In this work, a convolutional neural network is implemented to predict next-day stock fluctuations for three technology-based assets. Word embeddings in three states, self-learnt, static and non-static, are considered, as well as single-width and multi-width convolutional layers. Experiments seeking to identify an optimal configuration in terms of accuracy and F1-score showed the presence of a filter width \(h=3\) or \(h=4\) as optimal. This result arises as key phrases depicting the headline’s overall sentiment can be evaluated in their entirety. Word embeddings in the non-static state were found to be able to adapt to the specific context of the task whilst retaining relationships based on general context and hence provide the best classification performance. A multi-width non-static implementation was found to be the optimal configuration of the CNN architecture, leading to a testing accuracy of 61.7%. However, the benefit of using multiple filter widths compared to a single width was not compelling in the conducted experiments.

A simple trading strategy using the mean sigmoid prediction for headlines relating to each asset on each testing day was implemented. The optimal model configuration for classification was found to produce the best simulated trading results in terms of returns and two common trading performance metrics; PP and ATP. This configuration was found to more than triple an initial investment over the 838-day testing period.

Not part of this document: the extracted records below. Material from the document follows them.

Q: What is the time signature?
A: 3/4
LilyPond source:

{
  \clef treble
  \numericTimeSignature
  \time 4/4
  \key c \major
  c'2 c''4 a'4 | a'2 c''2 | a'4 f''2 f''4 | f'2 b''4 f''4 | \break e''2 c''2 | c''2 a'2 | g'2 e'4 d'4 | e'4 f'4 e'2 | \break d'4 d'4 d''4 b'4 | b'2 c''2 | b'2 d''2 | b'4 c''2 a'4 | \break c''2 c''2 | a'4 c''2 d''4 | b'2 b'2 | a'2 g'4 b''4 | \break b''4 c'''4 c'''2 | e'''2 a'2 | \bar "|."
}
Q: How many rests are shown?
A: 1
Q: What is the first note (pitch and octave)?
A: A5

Two methods to reduce the perceived risk in investments made across the testing set were developed. The implementation of a moderately strict buy threshold led to some reduction in risk, however, further increase in this threshold resulted in increased risk compared to the baseline strategy. Alteration of the task to multi-class showed no reduction in risk on its own, but the combination of this with a strict buy threshold yielded an ATP more than double that achieved using the baseline strategy. Both of the discussed methods revealed downfalls of basing market predictions solely on company headlines. Therefore, combining methods presented in this work with predictions based on the technical analysis of stock trends should be considered in further research. Furthermore, headlines describing the general state of the economy could be considered in parallel to company-specific headlines. General indicators such as gold price, bond yields and moving averages of popular indices (S&P 500, Nasdaq) should also be considered as additional features for the model as these have been shown to strong correlation with market trends.

The training of the discussed model on separate collections of headlines grouped by business sector (oil and gas, finance etc.) should be undertaken in further work to form collections of embeddings and weights tuned to each sector. Subsequent testing headlines can then be evaluated using the set of weights and embeddings corresponding to the sector of the asset in question. This method has the ability to detect phrases based on the specific context of each sector has been demonstrated for the technology sector in this work. However, further work is needed to validate if this is beneficial compared to training a single collection of embeddings and weights for all sectors.